MATAPEDIA6.com, MEDAN– PT Pertamina Patra Niaga memperkuat edukasi lingkungan di kawasan pesisir melalui Program SEKAR (Sekolah Kawasan Pesisir).
Program tanggung jawab sosial dan lingkungan (TJSL) itu menyasar SD Negeri 068426 di Kelurahan Nelayan Indah, Kecamatan Medan Labuhan, Kota Medan, dengan menanamkan kebiasaan menjaga lingkungan sejak usia dini.
Program yang berjalan sejak 2025 tersebut mengusung konsep learning by doing. Siswa tidak hanya menerima materi di dalam kelas, tetapi juga terlibat langsung dalam praktik pengelolaan lingkungan, mulai dari memilah sampah organik dan anorganik, mengolah kompos, mendaur ulang sampah, menanam vegetasi, hingga mengikuti aksi bersih-bersih lingkungan.
Pada kegiatan terbaru, Pertamina Patra Niaga mengajak 20 siswa perwakilan kelas IV, V, dan VI mempelajari pemanfaatan rumah kompos.
Pengetahuan yang mereka peroleh diharapkan dapat ditularkan kepada seluruh warga sekolah yang terdiri atas 497 siswa dan 26 tenaga pendidik, sehingga dampak program meluas di lingkungan sekolah.
Pelaksanaan Program SEKAR juga melibatkan berbagai pemangku kepentingan, di antaranya Pengawas Sekolah Kecamatan Medan Labuhan, Kelurahan Nelayan Indah, dan Pemerintah Kecamatan Medan Labuhan. Kolaborasi tersebut diarahkan untuk membangun budaya peduli lingkungan yang berkelanjutan di wilayah pesisir.

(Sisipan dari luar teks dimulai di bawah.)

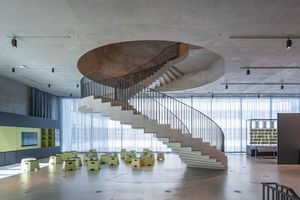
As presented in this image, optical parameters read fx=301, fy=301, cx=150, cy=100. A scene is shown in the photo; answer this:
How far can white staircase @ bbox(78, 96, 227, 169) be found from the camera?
10453 mm

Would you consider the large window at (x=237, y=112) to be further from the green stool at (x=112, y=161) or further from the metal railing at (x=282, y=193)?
the metal railing at (x=282, y=193)

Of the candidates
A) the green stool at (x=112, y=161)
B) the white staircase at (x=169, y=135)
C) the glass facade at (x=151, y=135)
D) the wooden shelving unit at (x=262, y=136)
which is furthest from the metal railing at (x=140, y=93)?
the glass facade at (x=151, y=135)

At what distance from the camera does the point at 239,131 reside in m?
21.1

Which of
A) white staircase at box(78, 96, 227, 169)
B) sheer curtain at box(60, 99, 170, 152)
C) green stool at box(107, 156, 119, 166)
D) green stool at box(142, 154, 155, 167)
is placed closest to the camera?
white staircase at box(78, 96, 227, 169)

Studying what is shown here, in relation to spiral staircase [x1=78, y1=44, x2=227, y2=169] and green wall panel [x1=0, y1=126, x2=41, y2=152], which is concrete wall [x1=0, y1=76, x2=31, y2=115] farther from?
spiral staircase [x1=78, y1=44, x2=227, y2=169]

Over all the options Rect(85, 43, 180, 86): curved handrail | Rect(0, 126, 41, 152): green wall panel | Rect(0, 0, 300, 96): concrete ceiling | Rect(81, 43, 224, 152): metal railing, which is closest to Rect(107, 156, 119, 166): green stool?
Rect(81, 43, 224, 152): metal railing

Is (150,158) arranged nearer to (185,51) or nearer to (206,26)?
(185,51)

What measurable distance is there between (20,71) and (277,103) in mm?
16598

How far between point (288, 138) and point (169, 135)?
25.3 feet

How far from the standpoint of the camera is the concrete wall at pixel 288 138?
48.7ft

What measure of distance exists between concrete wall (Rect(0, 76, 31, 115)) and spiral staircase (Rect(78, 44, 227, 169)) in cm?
433

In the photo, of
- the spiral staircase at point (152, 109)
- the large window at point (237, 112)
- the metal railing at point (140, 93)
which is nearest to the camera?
the spiral staircase at point (152, 109)

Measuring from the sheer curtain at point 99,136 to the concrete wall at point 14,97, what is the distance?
4616mm

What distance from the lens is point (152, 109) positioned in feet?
38.7
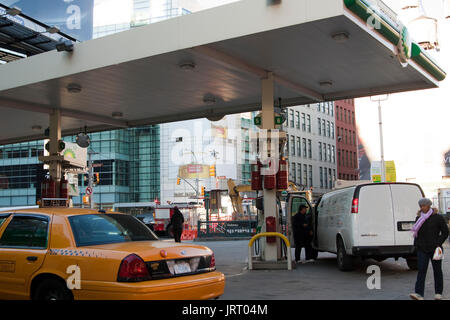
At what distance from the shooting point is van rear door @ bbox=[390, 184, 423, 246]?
11.8 metres

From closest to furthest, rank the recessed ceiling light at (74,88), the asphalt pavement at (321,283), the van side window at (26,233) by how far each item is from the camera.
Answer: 1. the van side window at (26,233)
2. the asphalt pavement at (321,283)
3. the recessed ceiling light at (74,88)

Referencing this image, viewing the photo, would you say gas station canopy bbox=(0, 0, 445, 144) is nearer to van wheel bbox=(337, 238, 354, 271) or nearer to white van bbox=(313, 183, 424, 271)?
white van bbox=(313, 183, 424, 271)

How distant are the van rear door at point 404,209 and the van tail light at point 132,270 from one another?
24.1ft

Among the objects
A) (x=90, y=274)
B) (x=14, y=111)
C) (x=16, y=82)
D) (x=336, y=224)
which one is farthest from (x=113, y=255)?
(x=14, y=111)

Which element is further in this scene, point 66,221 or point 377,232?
point 377,232

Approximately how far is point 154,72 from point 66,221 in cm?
824

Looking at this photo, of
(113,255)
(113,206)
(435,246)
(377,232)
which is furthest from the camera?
(113,206)

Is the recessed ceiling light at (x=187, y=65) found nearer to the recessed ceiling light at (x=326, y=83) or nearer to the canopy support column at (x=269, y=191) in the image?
the canopy support column at (x=269, y=191)

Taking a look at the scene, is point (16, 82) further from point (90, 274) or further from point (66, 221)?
point (90, 274)

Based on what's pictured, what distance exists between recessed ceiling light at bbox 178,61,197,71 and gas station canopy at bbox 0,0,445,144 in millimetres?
26

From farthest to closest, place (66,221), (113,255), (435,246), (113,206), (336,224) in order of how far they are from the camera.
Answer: (113,206), (336,224), (435,246), (66,221), (113,255)

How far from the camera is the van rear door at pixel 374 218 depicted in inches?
464

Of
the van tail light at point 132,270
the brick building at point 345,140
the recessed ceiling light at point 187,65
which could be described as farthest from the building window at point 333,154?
the van tail light at point 132,270

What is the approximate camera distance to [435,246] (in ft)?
27.4
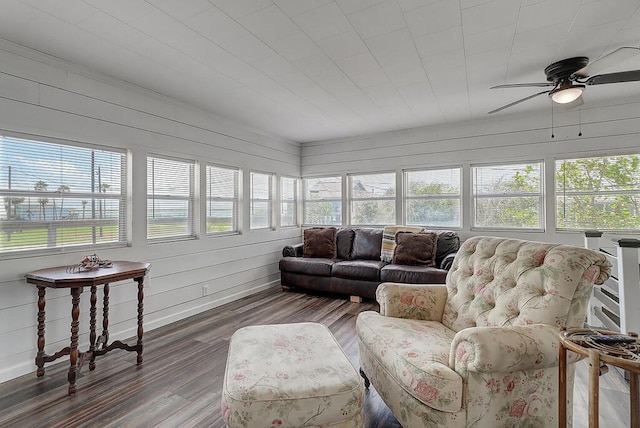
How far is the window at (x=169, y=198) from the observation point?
345cm

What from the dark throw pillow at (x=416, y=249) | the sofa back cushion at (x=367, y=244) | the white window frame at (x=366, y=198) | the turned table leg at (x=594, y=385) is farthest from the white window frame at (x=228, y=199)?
the turned table leg at (x=594, y=385)

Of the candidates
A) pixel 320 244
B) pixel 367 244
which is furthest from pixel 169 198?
pixel 367 244

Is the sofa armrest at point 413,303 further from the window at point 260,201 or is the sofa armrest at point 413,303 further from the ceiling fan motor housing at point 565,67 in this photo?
the window at point 260,201

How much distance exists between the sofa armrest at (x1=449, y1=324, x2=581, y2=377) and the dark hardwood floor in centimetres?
73

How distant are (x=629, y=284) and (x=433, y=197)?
2804 millimetres

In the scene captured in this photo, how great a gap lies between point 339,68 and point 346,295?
3051 millimetres

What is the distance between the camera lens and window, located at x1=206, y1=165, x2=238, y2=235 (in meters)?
4.15

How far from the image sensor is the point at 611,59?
213 centimetres

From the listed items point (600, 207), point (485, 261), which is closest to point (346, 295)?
point (485, 261)

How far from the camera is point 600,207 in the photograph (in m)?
3.91

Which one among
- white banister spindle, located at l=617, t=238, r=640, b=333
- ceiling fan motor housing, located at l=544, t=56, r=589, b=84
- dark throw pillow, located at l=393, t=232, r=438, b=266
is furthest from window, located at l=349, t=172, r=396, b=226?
white banister spindle, located at l=617, t=238, r=640, b=333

Baca juga:Distribusi BBM di Sumut Kembali Normal, Pertamina Pastikan Stok Aman dan Antrean SPBU Terurai
Vice President Corporate Communications Pertamina Patra Niaga, Kitty Andhora, mengatakan pendidikan lingkungan menjadi fondasi penting dalam membentuk generasi yang memiliki kesadaran menjaga alam.
“Pertamina Patra Niaga meyakini bahwa upaya menjaga lingkungan perlu dimulai sejak dini. Melalui Program SEKAR, kami tidak hanya memberikan edukasi, tetapi juga membangun kebiasaan positif melalui praktik langsung sehingga para siswa dapat menjadi agen perubahan di lingkungan sekolah, keluarga, maupun masyarakat pesisir. Program ini menjadi bagian dari komitmen perusahaan untuk menghadirkan manfaat yang berkelanjutan bagi masyarakat melalui kolaborasi dengan berbagai pemangku kepentingan, sekaligus mendukung terciptanya lingkungan yang lebih bersih dan lestari,” ujar Kitty dalam keterangannya, Sabtu (18/7/2026).
Kepala SD Negeri 068426, Nurhayati, S.Pd., mengapresiasi dukungan Pertamina Patra Niaga yang dinilai telah meningkatkan kesadaran siswa dalam mengelola sampah sekaligus mengasah kreativitas mereka.
Menurutnya, para siswa kini tidak hanya memahami cara memilah sampah, tetapi juga mampu mengolah limbah anorganik menjadi berbagai karya bernilai, seperti hiasan dinding berbentuk kupu-kupu dan produk kreatif lainnya.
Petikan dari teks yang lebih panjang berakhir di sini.